“Where the demi-connoisseur deceives himself is in allowing for the existence of but one kind of drawing; that of Raphael, or perhaps it is not even that of Raphael, but that of his imitators, that of David or of Ingres. There are really as many kinds of drawing and of color as there are artists.

“Albrecht Dürer’s color is called hard and dry. It is not so at all. But he is a German; he generalizes; his compositions are as exact as logical constructions; his people are as solid as essential types. That is why his drawing is so precise and his color so restrained.

“Holbein belongs to the same school. His drawing has none of the Florentine grace; his color has none of the Venetian charm; but his line and color have a power, a gravity, an inner meaning, which perhaps are found in no other painter.

Study
By Rodin
Photograph reproduced by permission of the Metropolitan Museum of Art

Study for a Figure
By Rodin
Photograph reproduced by permission of the Metropolitan Museum of Art

“In general, it is possible to say that in artists as deliberate, as careful as these, drawing is particularly tight and the color is as cold as the verity of mathematics. In other artists, on the contrary, in those who are the poets of the heart, like Raphael, Correggio, Andrea del Sarto, line has more suppleness and color, more winning tenderness.
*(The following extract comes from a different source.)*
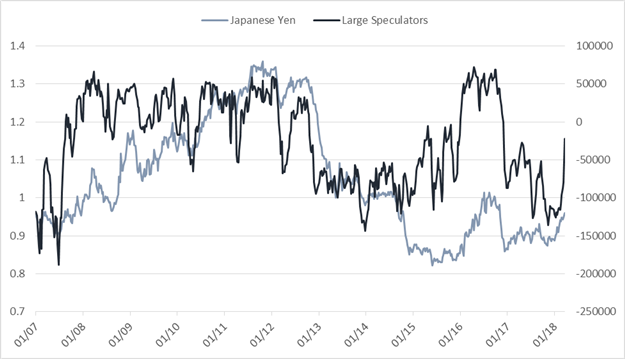 Weekly CoT Update: Big Changes in GBP, JPY & Silver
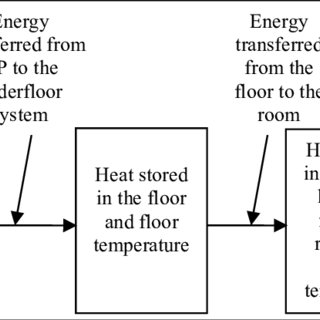 Relationship between COP and temperature difference III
In others whom we call realists, that is to say, whose sensibility is more exterior, in Rubens, Velasquez, Rembrandt, for example, line has a living charm with its force and its repose, and the color sometimes bursts into a fanfare of sunlight, sometimes fades into mist.

“So, the modes of expression of men of genius differ as much as their souls, and it is impossible to say that in some among them drawing and color are better or worse than in others.”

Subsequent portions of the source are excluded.